Por ejemplo, el gastrónomo Raymond Dumay, autor de ‘La mort du vin’ (1976) se atrevió a trazar una ruta paralela que al dictado de los cánones y preceptos del Císter, parte de la Borgoña, para llegar al Alto Loira, Bergerac, Burdeos para traspasar los Pirineos y alcanzar primero, Navarra, después, Rioja, más tarde las tierras regadas por el Duero hasta cerrar su periplo en la llanura manchega, en Calatrava (Ciudad Real), tierra entonces de frontera y conflicto con la media luna.
Nos situamos en la plenitud del siglo XII, con una Europa medieval que hierve en espíritu cruzado por retomar los Santos Lugares, y qué tendría en la Península Ibérica su firme bastión de la defensa de la cristiandad, a capa, cruz y espada, ideal de noble código de caballería. Unos ideales, que aunque siglos más tarde “secarían el seso”, del más ilustre de los caballeros en sus desventuradas hazañas, tendría, no obstante, el reclamo preciso de la Orden Militar, (monjes guerreros, consagrados a la Fé y lucha contra el infiel); suya fue la labor asignada a las tareas de repoblación durante las extensas tierras manchegas en el avance lento pero paulatino de Castilla hacia el sur. Así entendemos como La Mancha, se nutre los pilares de población con los señoríos otorgados a las órdenes militares de San Juan (de procedencia desde Tierra Santa), Santiago, en la zona oriental de La Mancha y Calatrava, en el suroeste de la provincia de Ciudad Real. Suya sería la expansión más decisiva con el retroceso del Islam (definitivo, tras la batalla de las Navas de Tolosa, en Jaén, en 1212). La más castiza de las Órdenes peninsulares, debe sus orígenes de fundación, precisamente, a Raimundo de Fitero, monje francés del Císter, que tras una meditación (ora et labora de los monasterios) pasará del claustro a los campos de batalla. Las fechas de ubicación se fijan sobre el 1157, cuando el rey castellano Sancho III requiere del llamamiento desesperado en la defensa de la frontera. Acudiría Raimundo de Fitero, a la postre fundador de la Orden de Calatrava en 1164.

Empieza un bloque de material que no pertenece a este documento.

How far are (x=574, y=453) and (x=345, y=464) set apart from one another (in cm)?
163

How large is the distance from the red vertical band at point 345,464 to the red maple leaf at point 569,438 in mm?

Con la cruz, la espada y la podadera
De aquel hábito y coraza; sin despreciar el anterior influjo romano en el cultivo a la vid, hay quien atribuye, sin embargo, el cultivo arraigado de ciertas variedades de uva, a la innegable influencia de las técnicas viticultores de aquellos frailes. Incluso, siendo aún más arriesgada la afirmación, y salvando la disparidad zonal del terruño, ciertos estudios aproximan la variedad tempranillo a la pinot noir, en su derivación clonal a lo largo de años: “San Raimundo de Fitero, fundador de la Orden de Calatrava, pudo haber sido el responsable de haber traído a la zona de La Mancha, como a otras regiones vitícolas de España y también de Francia, la variedad tempranillo, procedente de Borgoña, y que hay quien emparenta con la variedad pinot noir.”, apunta Manuel Martín Gaitero, ingeniero agrícola y edil en el ayuntamiento de Manzanares, en Ciudad Real (en plena tierra del campo de Calatrava, por cierto). Lo hace, sin ánimo de sentar cátedra, sino más bien, con espíritu de iniciar un rico y romántico debate sobre los orígenes del cultivo de la vid en La Mancha.
Está convencido de que el vino se presta al dialogo y el placer de una conversación en la mesa que presta oído paciente a las antiguas leyendas, sustrato cultural y cimiento de la vid en La Mancha.